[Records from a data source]
-=-=-
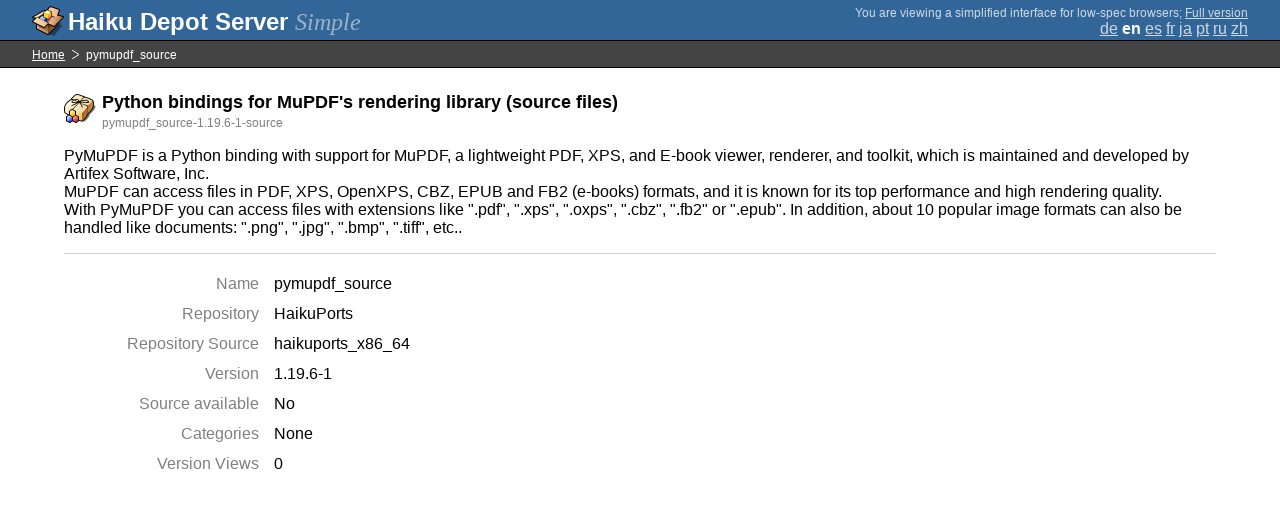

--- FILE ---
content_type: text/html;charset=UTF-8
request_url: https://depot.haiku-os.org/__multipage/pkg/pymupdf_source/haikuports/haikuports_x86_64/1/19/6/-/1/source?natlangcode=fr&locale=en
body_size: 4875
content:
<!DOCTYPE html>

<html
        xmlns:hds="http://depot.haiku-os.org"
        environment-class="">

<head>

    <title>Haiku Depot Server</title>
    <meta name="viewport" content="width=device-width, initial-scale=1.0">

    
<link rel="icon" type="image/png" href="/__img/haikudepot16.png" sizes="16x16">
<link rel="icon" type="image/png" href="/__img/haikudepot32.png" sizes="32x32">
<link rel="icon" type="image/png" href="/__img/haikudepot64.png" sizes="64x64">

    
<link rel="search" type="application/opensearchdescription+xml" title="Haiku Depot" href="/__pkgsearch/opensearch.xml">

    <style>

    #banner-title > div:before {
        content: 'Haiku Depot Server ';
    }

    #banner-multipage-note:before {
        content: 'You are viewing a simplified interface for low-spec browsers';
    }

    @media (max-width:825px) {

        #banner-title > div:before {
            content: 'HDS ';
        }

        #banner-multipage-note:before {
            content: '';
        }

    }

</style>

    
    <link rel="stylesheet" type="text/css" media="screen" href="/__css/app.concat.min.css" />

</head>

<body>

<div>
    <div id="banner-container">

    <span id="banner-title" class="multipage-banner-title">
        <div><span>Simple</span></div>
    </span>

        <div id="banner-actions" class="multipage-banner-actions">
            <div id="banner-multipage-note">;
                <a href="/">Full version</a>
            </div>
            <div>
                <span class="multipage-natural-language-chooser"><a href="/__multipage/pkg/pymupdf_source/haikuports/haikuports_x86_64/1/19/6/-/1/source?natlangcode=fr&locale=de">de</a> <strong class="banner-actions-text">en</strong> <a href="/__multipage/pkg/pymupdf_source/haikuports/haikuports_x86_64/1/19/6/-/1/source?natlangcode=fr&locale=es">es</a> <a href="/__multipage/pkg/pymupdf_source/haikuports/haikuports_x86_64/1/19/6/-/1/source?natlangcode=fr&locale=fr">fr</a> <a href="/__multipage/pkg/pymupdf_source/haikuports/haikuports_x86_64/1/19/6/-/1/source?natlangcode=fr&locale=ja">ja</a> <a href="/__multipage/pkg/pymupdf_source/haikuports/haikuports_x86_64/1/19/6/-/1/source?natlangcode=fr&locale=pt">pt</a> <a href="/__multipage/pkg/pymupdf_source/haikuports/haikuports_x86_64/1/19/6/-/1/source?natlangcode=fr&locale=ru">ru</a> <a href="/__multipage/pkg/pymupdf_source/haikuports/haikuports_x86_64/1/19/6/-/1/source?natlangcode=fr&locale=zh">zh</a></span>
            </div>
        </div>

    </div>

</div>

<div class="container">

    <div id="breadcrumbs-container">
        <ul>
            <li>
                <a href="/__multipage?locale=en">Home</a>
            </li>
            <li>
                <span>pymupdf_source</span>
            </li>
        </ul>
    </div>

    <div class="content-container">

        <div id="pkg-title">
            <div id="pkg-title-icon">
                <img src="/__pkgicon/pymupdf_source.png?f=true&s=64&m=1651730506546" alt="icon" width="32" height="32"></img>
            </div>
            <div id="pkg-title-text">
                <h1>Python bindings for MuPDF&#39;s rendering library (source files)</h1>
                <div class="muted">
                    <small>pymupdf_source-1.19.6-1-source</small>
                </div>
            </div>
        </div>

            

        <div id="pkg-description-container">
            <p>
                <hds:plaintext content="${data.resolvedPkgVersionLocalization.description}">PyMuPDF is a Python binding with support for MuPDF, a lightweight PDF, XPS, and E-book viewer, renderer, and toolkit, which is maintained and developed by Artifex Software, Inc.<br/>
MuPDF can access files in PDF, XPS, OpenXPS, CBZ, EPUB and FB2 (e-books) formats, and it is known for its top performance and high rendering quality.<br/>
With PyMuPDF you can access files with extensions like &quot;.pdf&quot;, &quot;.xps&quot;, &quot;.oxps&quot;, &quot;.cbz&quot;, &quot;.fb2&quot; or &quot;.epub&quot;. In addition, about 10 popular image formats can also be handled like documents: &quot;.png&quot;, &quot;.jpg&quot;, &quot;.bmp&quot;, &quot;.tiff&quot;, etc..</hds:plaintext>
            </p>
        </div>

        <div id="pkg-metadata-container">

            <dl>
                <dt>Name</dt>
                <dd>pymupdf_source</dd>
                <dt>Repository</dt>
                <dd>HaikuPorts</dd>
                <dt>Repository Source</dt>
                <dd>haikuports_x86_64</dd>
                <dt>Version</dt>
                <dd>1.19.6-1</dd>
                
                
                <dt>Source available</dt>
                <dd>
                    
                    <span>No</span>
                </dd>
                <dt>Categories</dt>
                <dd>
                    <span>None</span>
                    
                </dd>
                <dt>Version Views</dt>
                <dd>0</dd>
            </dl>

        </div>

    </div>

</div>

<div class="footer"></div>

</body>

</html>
-=-=-
What is needed: Print out the entries once more, unchanged. No pictures.

Result:
--- FILE ---
content_type: text/html;charset=UTF-8
request_url: https://depot.haiku-os.org/__multipage/pkg/pymupdf_source/haikuports/haikuports_x86_64/1/19/6/-/1/source?natlangcode=fr&locale=en
body_size: 4875
content:
<!DOCTYPE html>

<html
        xmlns:hds="http://depot.haiku-os.org"
        environment-class="">

<head>

    <title>Haiku Depot Server</title>
    <meta name="viewport" content="width=device-width, initial-scale=1.0">

    
<link rel="icon" type="image/png" href="/__img/haikudepot16.png" sizes="16x16">
<link rel="icon" type="image/png" href="/__img/haikudepot32.png" sizes="32x32">
<link rel="icon" type="image/png" href="/__img/haikudepot64.png" sizes="64x64">

    
<link rel="search" type="application/opensearchdescription+xml" title="Haiku Depot" href="/__pkgsearch/opensearch.xml">

    <style>

    #banner-title > div:before {
        content: 'Haiku Depot Server ';
    }

    #banner-multipage-note:before {
        content: 'You are viewing a simplified interface for low-spec browsers';
    }

    @media (max-width:825px) {

        #banner-title > div:before {
            content: 'HDS ';
        }

        #banner-multipage-note:before {
            content: '';
        }

    }

</style>

    
    <link rel="stylesheet" type="text/css" media="screen" href="/__css/app.concat.min.css" />

</head>

<body>

<div>
    <div id="banner-container">

    <span id="banner-title" class="multipage-banner-title">
        <div><span>Simple</span></div>
    </span>

        <div id="banner-actions" class="multipage-banner-actions">
            <div id="banner-multipage-note">;
                <a href="/">Full version</a>
            </div>
            <div>
                <span class="multipage-natural-language-chooser"><a href="/__multipage/pkg/pymupdf_source/haikuports/haikuports_x86_64/1/19/6/-/1/source?natlangcode=fr&locale=de">de</a> <strong class="banner-actions-text">en</strong> <a href="/__multipage/pkg/pymupdf_source/haikuports/haikuports_x86_64/1/19/6/-/1/source?natlangcode=fr&locale=es">es</a> <a href="/__multipage/pkg/pymupdf_source/haikuports/haikuports_x86_64/1/19/6/-/1/source?natlangcode=fr&locale=fr">fr</a> <a href="/__multipage/pkg/pymupdf_source/haikuports/haikuports_x86_64/1/19/6/-/1/source?natlangcode=fr&locale=ja">ja</a> <a href="/__multipage/pkg/pymupdf_source/haikuports/haikuports_x86_64/1/19/6/-/1/source?natlangcode=fr&locale=pt">pt</a> <a href="/__multipage/pkg/pymupdf_source/haikuports/haikuports_x86_64/1/19/6/-/1/source?natlangcode=fr&locale=ru">ru</a> <a href="/__multipage/pkg/pymupdf_source/haikuports/haikuports_x86_64/1/19/6/-/1/source?natlangcode=fr&locale=zh">zh</a></span>
            </div>
        </div>

    </div>

</div>

<div class="container">

    <div id="breadcrumbs-container">
        <ul>
            <li>
                <a href="/__multipage?locale=en">Home</a>
            </li>
            <li>
                <span>pymupdf_source</span>
            </li>
        </ul>
    </div>

    <div class="content-container">

        <div id="pkg-title">
            <div id="pkg-title-icon">
                <img src="/__pkgicon/pymupdf_source.png?f=true&s=64&m=1651730506546" alt="icon" width="32" height="32"></img>
            </div>
            <div id="pkg-title-text">
                <h1>Python bindings for MuPDF&#39;s rendering library (source files)</h1>
                <div class="muted">
                    <small>pymupdf_source-1.19.6-1-source</small>
                </div>
            </div>
        </div>

            

        <div id="pkg-description-container">
            <p>
                <hds:plaintext content="${data.resolvedPkgVersionLocalization.description}">PyMuPDF is a Python binding with support for MuPDF, a lightweight PDF, XPS, and E-book viewer, renderer, and toolkit, which is maintained and developed by Artifex Software, Inc.<br/>
MuPDF can access files in PDF, XPS, OpenXPS, CBZ, EPUB and FB2 (e-books) formats, and it is known for its top performance and high rendering quality.<br/>
With PyMuPDF you can access files with extensions like &quot;.pdf&quot;, &quot;.xps&quot;, &quot;.oxps&quot;, &quot;.cbz&quot;, &quot;.fb2&quot; or &quot;.epub&quot;. In addition, about 10 popular image formats can also be handled like documents: &quot;.png&quot;, &quot;.jpg&quot;, &quot;.bmp&quot;, &quot;.tiff&quot;, etc..</hds:plaintext>
            </p>
        </div>

        <div id="pkg-metadata-container">

            <dl>
                <dt>Name</dt>
                <dd>pymupdf_source</dd>
                <dt>Repository</dt>
                <dd>HaikuPorts</dd>
                <dt>Repository Source</dt>
                <dd>haikuports_x86_64</dd>
                <dt>Version</dt>
                <dd>1.19.6-1</dd>
                
                
                <dt>Source available</dt>
                <dd>
                    
                    <span>No</span>
                </dd>
                <dt>Categories</dt>
                <dd>
                    <span>None</span>
                    
                </dd>
                <dt>Version Views</dt>
                <dd>0</dd>
            </dl>

        </div>

    </div>

</div>

<div class="footer"></div>

</body>

</html>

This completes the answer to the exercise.